Former Henderson Independent principal files lawsuit
By Sarah Campbell
SALISBURY — The former principal of Henderson Independent High is accusing the Rowan-Salisbury Board of Education of discriminating against her and the students who attend the alternative school because of their race.
And Trisha Hutson-Baptist alleges the board assigns other black students to “inadequate and inferior facilities” and deprives them of a good education.
Baptist claims in a discrimination lawsuit filed Sept. 9 in U.S. District Court that she lost her job at Henderson after she pointed out discrimination at Henderson to Rowan-Salisbury School System leaders.
She is asking the court to force the school system to rehire her at Henderson and pay damages.
Baptist served as principal of the school for one year, resigning Aug. 29 after being placed on paid suspension July 5. She claims in her lawsuit the district offered no reason for the disciplinary action and did not advise her of any problems with her job performance.
The lawsuit says Baptist learned after school started Aug. 23 that the system had hired a replacement, and that the school system dismissed her with “no notice or explanation of its action.”
Rita Foil, the school system’s spokeswoman, said the district received a letter of resignation from Baptist Sept. 6 with an effective date of Aug. 29.
The Rowan-Salisbury School System posted the position on its website Aug. 30 offering $1,000 a month in incentive pay in addition to the regular salary.
The job ad is still on the school system website. Friday was the deadline for applicants, according to the posting. Foil said she did not know how many people had applied.
Baptist’s lawsuit also alleges the district follows a pattern of discriminating against minority students who attend Henderson by providing them with fewer resources and accommodations because of their race.
She blamed the lack of resources and necessary courses for the school’s failure to prepare students for college.
The lawsuit says that during her tenure at Henderson, Baptist tried to obtain additional resources to improve academic performance and progress of the students there, but her efforts were “to no avail.”
Baptist alleges when she complained about the “discriminatory allocation of resources,” school officials harassed and intimidated her.
Besides those who attend Henderson, the lawsuit claims the Rowan-Salisbury School System discriminates against other black students by assigning them to “inferior schools and providing them with inadequate and inferior facilities.”
The suit asks the court to order the system to provide a “sound basic, equal education opportunity for all students, with equal staffing, facilities and resources for all students” and treat all staff equally.
Baptist was the assistant principal at South Charlotte Middle School before moving to Henderson, where she replaced Ken Sherill as principal in August 2010.
After landing a $2.2 million federal grant last July, the school system was required to replace the principal and at least half the teaching staff.

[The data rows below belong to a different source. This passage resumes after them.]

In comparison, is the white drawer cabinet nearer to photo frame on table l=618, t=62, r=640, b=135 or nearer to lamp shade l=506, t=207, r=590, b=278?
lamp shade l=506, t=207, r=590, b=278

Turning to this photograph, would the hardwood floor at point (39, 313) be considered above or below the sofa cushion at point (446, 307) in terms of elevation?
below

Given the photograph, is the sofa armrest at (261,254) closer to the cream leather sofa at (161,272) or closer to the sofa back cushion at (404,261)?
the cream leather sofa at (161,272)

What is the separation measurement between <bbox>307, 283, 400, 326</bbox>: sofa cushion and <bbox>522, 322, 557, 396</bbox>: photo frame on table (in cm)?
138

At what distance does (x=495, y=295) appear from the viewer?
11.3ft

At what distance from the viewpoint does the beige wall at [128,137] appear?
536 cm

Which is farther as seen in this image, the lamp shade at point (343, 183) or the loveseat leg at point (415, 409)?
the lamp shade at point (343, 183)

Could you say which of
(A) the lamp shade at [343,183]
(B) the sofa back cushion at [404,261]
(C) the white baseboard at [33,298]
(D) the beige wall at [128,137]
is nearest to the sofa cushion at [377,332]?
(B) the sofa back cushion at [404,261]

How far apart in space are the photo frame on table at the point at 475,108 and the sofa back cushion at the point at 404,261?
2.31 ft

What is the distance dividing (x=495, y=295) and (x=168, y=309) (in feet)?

The grant to improve student achievement and increase the graduation rate is awarded to the bottom 5 percent of the state’s consistently lowest-achieving schools.
Henderson’s graduation rate hovered around 10 percent in the two years before Baptist took over. Last year’s graduation rate grew to 34.6 percent.
Baptist is seeking to be reinstated with back salary pay and the benefits she received before her dismissal. She is also asking the court to award punitive damages for harm to her professional reputation.
Julius Chambers, a Charlotte-based civil rights attorney, is representing Baptist in the case. He could not be reached for comment.
Ken Soo, a Raleigh-based attorney, is representing the Rowan-Salisbury school board. He has requested an extension to answer Baptist’s complaint in order to “investigate and prepare responses” to the allegations. Multiple messages left by a Post reporter seeking comment were not returned.
School officials and board chairman Dr. Jim Emerson declined to comment on the case.